L’acqua pubblica nell’urna
di Andrea Palladino
Cento anni ha compiuto ieri Acea. Era l’epoca del sindaco Nathan, ebreo di origine inglese, laico e antipapalino. Fu lui a volere una grande azienda pubblica per la gestione dell’acqua e dell’elettricità nella capitale d’Italia. Ieri, a dieci anni dalla creazione della Spa quotata in borsa, Ratzinger ha ricevuto in udienza i dirigenti di Acea, pronti a fare il grande salto definitivo verso la completa privatizzazione. La via era stata aperta dalla coppia Rutelli-Lanzillotta nel 1999, ed oggi viene completata da Alemanno e dal decreto Ronchi sulla privatizzazione dell’acqua, approvato dal governo Berlusconi alla fine dello scorso anno. Il sindaco di Roma ha dato il suo placet politico, annunciando la cessione di buona parte di quel 51% ancora pubblico.
Benedetto XVI ha evitato accuratamente di parlare di acqua pubblica, mantenendosi molto vago su cosa significhi la gestione privata dei beni comuni. Altri tempi rispetto alla Roma di Nathan. E ben altra chiesa rispetto a quella fuori dalle mura vaticane, che con la voce di padre Alex Zanotelli gridava «maledetti voi» verso chi ha votato per la cessione ai privati delle risorse idriche.
Parodossalmente è lo stesso silenzio del papa a far capire che la partita sulla privatizzazione dell’acqua è però tutt’altro che chiusa. Il Forum italiano dei movimenti per l’acqua sta avviando due iniziative nazionali, raccogliendo l’adesione ampia di interi pezzi della società civile, dal mondo cattolico legato al sociale, fino alle principali associazioni ambientaliste e a parti importanti del sindacato. Un fronte largo, senza i partiti, che entreranno solo con adesioni, per sottolineare l’assoluta trasversalità dei beni comuni.
La prima tappa sarà la manifestazione nazionale del 20 marzo a Roma, una settimana prima del voto, proprio per ricordare come necessariamente la politica debba confrontarsi con i movimenti per l’acqua pubblica. Un mese dopo, in aprile, partirà la raccolta delle firme per il referendum, che non si limiterà all’abrogazione di quella parte del decreto Ronchi che impone la cessione ai privati della gestione delle risorse idriche. Sarà una vera e propria consultazione popolare su un tema chiaro e decisivo: gestione pubblica per tutti i servizi idrici o mantenimento dell’attuale legislazione, con l’apertura al capitale speculativo degli acquedotti. Un si alla ripubblicizzazione, unica strada divenuta oramai percorribile.
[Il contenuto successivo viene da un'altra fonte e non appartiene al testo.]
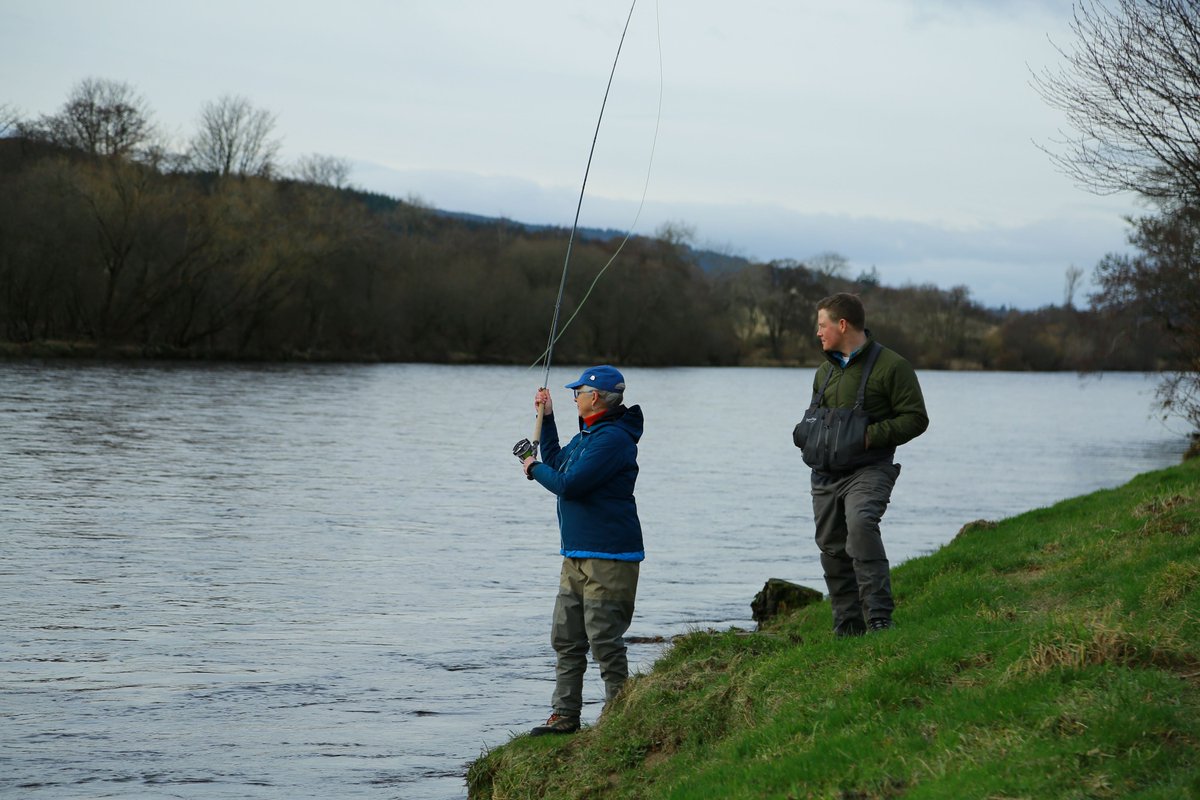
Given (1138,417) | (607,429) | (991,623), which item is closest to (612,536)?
(607,429)

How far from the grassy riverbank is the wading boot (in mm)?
146

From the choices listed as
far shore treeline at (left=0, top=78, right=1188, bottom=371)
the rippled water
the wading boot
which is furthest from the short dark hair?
far shore treeline at (left=0, top=78, right=1188, bottom=371)

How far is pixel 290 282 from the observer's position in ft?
245

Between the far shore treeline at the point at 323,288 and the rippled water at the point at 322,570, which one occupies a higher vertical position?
the far shore treeline at the point at 323,288

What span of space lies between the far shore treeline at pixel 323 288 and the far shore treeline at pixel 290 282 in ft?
0.39

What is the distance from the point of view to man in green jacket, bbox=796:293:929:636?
7.19 meters

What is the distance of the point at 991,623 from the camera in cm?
712

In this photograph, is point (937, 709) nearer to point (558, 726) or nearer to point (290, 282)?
point (558, 726)

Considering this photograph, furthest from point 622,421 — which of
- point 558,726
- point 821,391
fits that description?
point 558,726

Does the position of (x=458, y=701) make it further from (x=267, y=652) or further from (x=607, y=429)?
(x=607, y=429)

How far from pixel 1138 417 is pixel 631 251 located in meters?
59.1

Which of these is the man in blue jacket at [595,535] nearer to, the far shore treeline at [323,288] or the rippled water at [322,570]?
the rippled water at [322,570]

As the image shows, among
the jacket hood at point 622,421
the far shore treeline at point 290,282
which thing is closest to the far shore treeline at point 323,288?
the far shore treeline at point 290,282

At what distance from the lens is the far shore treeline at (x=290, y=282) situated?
62.8 metres
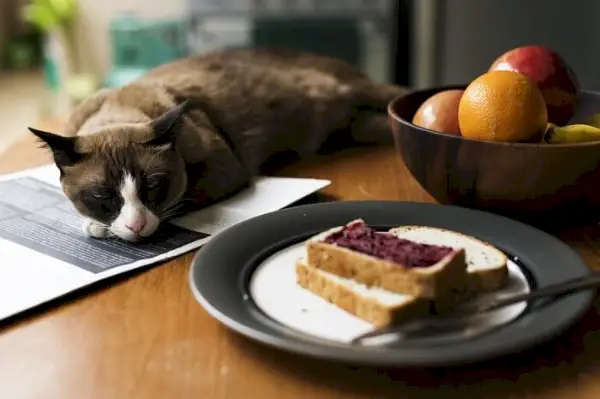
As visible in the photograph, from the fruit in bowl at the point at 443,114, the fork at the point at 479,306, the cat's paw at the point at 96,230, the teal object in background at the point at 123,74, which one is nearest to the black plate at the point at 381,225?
the fork at the point at 479,306

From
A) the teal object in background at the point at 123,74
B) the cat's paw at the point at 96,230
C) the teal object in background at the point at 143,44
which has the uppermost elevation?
the cat's paw at the point at 96,230

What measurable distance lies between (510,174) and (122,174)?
20.9 inches

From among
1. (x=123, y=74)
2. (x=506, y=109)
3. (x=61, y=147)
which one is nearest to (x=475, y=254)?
(x=506, y=109)

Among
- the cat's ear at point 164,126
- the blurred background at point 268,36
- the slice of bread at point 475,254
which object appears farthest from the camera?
the blurred background at point 268,36

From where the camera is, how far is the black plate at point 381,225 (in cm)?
55

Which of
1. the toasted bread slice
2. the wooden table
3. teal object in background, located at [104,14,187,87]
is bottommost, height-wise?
teal object in background, located at [104,14,187,87]

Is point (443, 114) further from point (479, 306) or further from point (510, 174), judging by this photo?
point (479, 306)

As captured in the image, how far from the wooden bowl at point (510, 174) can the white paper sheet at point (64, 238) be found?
0.69ft

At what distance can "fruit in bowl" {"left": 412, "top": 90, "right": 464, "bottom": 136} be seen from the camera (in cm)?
92

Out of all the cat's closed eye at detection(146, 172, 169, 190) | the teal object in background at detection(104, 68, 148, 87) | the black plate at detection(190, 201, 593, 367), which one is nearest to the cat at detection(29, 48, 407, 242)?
the cat's closed eye at detection(146, 172, 169, 190)

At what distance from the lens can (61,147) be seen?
3.22 feet

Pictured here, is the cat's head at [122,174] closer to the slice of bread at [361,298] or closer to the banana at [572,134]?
the slice of bread at [361,298]

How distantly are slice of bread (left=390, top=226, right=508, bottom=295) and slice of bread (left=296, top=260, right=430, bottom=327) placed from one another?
7cm

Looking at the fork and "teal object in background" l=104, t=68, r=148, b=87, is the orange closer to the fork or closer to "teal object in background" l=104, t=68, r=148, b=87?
the fork
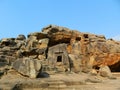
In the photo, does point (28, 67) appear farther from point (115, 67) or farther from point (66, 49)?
point (115, 67)

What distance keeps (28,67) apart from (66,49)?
960cm

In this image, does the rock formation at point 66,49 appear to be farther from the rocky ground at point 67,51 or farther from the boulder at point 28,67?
the boulder at point 28,67

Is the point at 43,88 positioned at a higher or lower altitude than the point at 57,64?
lower

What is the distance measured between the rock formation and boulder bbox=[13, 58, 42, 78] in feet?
23.0

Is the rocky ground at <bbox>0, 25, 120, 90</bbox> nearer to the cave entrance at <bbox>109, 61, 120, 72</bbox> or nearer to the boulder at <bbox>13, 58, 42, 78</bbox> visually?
the cave entrance at <bbox>109, 61, 120, 72</bbox>

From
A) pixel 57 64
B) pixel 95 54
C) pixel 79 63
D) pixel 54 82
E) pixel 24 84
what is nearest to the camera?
pixel 24 84

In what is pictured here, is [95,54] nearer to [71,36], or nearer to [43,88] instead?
[71,36]

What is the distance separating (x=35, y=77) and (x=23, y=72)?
979 millimetres

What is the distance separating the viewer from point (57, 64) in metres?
21.2

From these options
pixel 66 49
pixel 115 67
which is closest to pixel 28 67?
pixel 66 49

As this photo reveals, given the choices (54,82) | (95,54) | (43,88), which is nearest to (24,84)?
(43,88)

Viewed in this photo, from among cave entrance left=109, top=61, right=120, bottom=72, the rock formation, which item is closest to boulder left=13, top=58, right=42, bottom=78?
the rock formation

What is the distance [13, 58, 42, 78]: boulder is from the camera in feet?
45.2

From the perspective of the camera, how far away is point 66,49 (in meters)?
23.2
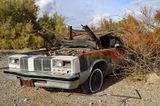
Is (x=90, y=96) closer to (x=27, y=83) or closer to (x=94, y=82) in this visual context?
(x=94, y=82)

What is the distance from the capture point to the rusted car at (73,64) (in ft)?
22.2

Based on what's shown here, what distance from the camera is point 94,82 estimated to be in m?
7.69

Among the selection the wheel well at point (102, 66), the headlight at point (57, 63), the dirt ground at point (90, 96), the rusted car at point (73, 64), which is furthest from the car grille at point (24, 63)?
the wheel well at point (102, 66)

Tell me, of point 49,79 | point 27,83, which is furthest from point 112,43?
point 27,83

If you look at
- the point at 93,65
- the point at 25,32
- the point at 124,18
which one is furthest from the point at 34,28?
the point at 93,65

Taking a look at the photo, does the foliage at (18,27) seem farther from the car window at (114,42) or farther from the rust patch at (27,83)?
the rust patch at (27,83)

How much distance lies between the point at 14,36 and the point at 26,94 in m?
16.3

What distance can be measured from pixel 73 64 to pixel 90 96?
968 millimetres

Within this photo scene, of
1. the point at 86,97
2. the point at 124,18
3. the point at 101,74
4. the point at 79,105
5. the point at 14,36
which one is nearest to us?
the point at 79,105

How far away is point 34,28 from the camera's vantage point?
24.6 metres

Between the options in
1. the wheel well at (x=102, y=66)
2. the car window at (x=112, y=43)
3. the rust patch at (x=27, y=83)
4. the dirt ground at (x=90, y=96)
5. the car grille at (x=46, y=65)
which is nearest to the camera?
the dirt ground at (x=90, y=96)

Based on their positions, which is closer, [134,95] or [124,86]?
[134,95]

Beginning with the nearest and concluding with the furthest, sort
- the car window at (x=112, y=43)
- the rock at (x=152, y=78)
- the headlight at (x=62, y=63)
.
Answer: the headlight at (x=62, y=63), the rock at (x=152, y=78), the car window at (x=112, y=43)

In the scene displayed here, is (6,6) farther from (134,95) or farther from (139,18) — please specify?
(134,95)
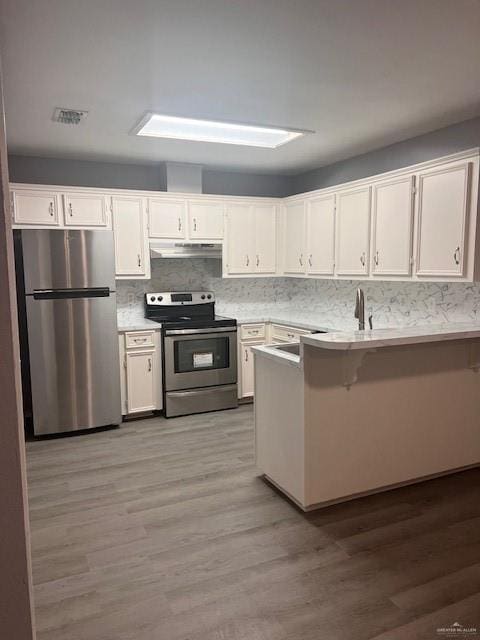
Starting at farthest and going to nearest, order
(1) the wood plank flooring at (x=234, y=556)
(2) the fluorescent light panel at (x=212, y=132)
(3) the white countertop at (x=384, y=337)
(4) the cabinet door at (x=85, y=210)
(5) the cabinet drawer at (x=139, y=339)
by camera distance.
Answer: (5) the cabinet drawer at (x=139, y=339) < (4) the cabinet door at (x=85, y=210) < (2) the fluorescent light panel at (x=212, y=132) < (3) the white countertop at (x=384, y=337) < (1) the wood plank flooring at (x=234, y=556)

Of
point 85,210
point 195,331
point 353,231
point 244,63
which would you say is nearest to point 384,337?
point 244,63

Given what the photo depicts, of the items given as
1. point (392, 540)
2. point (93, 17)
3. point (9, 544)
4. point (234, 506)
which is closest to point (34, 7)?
point (93, 17)

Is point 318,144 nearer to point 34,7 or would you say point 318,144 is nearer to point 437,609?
point 34,7

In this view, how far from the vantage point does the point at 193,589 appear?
2.08m

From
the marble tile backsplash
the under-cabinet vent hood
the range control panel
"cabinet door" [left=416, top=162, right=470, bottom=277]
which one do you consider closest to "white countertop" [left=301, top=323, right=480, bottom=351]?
"cabinet door" [left=416, top=162, right=470, bottom=277]

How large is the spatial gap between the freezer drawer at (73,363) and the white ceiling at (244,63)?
1.47 meters

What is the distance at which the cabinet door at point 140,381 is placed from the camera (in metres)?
4.41

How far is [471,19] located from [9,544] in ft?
8.53

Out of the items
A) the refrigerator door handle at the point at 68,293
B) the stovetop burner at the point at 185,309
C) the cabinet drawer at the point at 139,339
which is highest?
the refrigerator door handle at the point at 68,293

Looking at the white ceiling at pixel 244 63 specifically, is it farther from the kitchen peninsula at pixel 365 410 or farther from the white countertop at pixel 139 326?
the white countertop at pixel 139 326

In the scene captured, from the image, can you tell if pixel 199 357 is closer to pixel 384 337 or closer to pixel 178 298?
pixel 178 298

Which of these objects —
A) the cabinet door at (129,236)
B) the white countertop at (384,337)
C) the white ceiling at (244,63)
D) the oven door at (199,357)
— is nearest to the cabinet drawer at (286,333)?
the oven door at (199,357)

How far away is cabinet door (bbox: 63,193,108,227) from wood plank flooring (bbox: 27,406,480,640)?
2.22m

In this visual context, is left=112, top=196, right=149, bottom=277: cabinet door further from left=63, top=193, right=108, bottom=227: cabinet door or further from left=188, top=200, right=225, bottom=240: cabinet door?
left=188, top=200, right=225, bottom=240: cabinet door
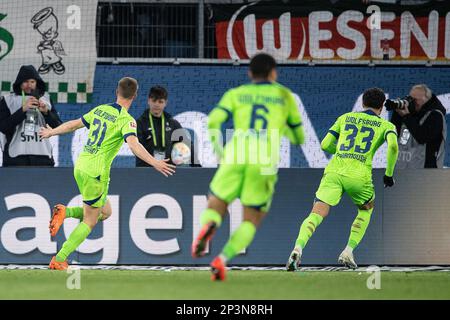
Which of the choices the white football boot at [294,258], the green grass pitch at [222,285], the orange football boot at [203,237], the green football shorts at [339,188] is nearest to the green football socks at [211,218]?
the orange football boot at [203,237]

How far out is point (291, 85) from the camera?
56.4ft

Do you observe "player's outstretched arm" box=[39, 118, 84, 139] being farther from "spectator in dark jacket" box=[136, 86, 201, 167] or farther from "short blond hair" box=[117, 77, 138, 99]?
"spectator in dark jacket" box=[136, 86, 201, 167]

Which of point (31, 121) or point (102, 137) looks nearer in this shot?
point (102, 137)

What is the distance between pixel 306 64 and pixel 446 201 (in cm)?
555

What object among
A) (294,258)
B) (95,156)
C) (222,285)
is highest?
(95,156)

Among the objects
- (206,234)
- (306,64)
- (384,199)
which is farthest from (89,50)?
(206,234)

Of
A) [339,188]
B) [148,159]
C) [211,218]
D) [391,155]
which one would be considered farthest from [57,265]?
[391,155]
Sarà sul referendum che si convoglierà, nei prossimi mesi, il dibattito che va avanti da almeno quattro anni in Italia sul sistema idrico, sui fallimenti delle gestioni private e miste pubblico-private, sugli investimenti che i privati non hanno fatto e che mai faranno, sulla qualità dell’acqua che è peggiorata, con punte allarmanti.
Di certo la questione non è finita con l’approvazione del decreto Ronchi. Il tema della gestione dell’acqua sta entrando prepotentemente nelle prossime elezioni regionali. Prima la Puglia di Vendola, che con coraggio ha approvato una legge d’indirizzo, con l’obiettivo di chiudere la gestione della Spa degli acquedotti pugliesi per arrivare ad un vero sistema pubblico, blindato rispetto ai tanti appetiti speculativi. Poi la regione Lazio, dove in almeno tre province – Roma, Latina e Frosinone – la gestione è di fatto già privatizzata. E in questo caso il nodo centrale è Acea, primo gestore idrico italiano. Ieri Renata Polverini ha chiarito la sua posizione, spiegando che «si tratta di privatizzare il servizio» va tutto bene. Che è poi il contenuto della legge approvata dal centrodestra. Ha così rassicurato il suo scudiero in terra pontina Claudio Fazzone – presidente di Acqualatina – e il suo alleato Udc, molto vicino, come è noto, agli interessi di Caltagirone, principale socio privato italiano di Acea.